Más allá de la prodigiosa técnica, y del ingenioso punto de partida, a medida que transcurre el metraje da la sensación de que a veces la película corre en círculos más que hacia adelante, como si el director renunciara a otras posibilidades de la historia y se centrara en la caída y auge de Zelig y en su redención a través del amor, de un modo que en cierto modo desaprovecha todo lo expuesto en la primera parte.

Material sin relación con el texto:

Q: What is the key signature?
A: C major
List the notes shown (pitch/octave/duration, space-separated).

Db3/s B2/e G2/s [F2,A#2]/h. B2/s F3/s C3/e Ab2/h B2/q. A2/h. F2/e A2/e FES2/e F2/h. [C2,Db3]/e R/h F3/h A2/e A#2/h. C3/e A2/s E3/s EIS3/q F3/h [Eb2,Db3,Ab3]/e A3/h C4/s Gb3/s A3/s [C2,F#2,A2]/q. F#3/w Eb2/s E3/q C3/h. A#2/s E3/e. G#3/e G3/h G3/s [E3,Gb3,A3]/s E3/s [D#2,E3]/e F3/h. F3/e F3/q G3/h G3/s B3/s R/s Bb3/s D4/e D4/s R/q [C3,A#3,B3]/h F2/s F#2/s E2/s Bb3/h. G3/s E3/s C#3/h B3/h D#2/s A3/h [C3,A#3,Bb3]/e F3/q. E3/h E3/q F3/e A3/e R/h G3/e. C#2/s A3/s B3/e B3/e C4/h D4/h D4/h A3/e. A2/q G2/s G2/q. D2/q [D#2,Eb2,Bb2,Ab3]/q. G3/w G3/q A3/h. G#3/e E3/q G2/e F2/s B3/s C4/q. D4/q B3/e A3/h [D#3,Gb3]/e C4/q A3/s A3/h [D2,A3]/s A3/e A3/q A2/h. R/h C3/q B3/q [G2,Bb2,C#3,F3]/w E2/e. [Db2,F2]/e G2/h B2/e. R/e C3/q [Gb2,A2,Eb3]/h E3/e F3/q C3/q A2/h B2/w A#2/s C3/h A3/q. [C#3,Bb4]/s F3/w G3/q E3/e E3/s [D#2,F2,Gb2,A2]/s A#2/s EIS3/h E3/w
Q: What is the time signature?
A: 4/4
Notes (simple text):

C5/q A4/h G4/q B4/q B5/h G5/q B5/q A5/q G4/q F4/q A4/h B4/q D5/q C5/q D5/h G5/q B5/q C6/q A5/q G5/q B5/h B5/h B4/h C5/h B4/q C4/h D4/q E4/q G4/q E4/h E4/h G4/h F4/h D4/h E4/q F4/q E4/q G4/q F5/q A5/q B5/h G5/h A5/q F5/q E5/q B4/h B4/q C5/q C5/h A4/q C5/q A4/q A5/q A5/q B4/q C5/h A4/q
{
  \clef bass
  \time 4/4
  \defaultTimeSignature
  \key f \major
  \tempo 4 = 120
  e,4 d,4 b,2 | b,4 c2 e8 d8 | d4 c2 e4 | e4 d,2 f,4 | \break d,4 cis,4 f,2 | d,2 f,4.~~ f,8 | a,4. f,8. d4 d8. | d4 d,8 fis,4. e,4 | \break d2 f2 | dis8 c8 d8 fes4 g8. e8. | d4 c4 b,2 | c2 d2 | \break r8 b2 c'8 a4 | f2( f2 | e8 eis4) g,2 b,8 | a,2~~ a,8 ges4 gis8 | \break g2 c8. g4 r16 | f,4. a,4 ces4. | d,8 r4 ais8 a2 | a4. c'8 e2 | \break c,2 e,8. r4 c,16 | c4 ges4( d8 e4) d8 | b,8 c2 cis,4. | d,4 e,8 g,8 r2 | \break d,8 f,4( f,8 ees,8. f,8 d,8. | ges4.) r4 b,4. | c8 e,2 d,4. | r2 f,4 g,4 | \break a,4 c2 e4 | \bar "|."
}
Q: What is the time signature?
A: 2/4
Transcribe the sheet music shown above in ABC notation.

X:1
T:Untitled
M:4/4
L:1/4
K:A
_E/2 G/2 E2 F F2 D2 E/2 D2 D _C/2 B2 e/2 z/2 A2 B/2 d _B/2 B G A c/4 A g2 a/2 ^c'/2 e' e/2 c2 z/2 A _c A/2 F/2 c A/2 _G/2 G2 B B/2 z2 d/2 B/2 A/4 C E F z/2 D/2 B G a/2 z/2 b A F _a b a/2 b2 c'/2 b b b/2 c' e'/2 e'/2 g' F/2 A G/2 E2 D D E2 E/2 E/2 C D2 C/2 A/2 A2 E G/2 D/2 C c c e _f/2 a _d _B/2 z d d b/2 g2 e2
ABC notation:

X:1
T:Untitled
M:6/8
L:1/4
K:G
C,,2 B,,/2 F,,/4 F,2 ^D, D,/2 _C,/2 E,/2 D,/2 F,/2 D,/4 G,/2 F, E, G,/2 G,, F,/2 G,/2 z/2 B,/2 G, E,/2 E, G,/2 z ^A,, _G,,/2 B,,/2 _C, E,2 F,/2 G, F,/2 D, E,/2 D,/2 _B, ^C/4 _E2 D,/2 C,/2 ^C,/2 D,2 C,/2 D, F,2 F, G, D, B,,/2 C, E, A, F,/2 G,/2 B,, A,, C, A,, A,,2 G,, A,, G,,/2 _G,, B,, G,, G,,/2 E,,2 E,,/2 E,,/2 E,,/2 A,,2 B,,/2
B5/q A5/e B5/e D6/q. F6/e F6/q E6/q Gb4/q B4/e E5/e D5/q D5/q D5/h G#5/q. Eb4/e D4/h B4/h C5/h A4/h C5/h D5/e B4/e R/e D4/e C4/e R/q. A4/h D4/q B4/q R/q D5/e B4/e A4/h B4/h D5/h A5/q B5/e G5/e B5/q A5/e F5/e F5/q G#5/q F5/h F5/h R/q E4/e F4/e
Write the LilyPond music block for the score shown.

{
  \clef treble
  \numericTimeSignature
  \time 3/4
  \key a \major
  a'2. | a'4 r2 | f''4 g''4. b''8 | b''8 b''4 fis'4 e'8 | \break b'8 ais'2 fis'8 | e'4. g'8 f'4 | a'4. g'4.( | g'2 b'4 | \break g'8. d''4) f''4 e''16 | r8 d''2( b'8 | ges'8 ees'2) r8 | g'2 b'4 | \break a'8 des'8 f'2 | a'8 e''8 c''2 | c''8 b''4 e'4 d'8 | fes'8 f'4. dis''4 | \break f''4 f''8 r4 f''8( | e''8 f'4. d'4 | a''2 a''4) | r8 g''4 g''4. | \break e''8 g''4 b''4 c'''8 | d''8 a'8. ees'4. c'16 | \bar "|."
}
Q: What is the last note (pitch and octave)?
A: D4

Allen, esta vez, se interpreta a sí mismo de un modo más complejo de lo habitual, más allá de los distintos disfraces con que aparece en pantalla. Resulta reconocible, por supuesto, pero con un matiz distinto que se agradece. A Mia Farrow la sigo viendo dubitativa, aunque más inspirada que en La comedia sexual de una noche de verano. Al resto de actores cuesta calificarlos por el propio carácter del film, porque o bien aportan su testimonio ante la cámara, o bien ponen su rostro para adornar, de un modo poco más que anecdótico, las pereipecias del protagonista. No es Zelig una película de actores, ni falta que le hace: su fuerza es otra, está en su estilo y en esa historia tan potente que, sin estar exprimida del todo, da pie a una de las películas imprescindibles de Woody Allen.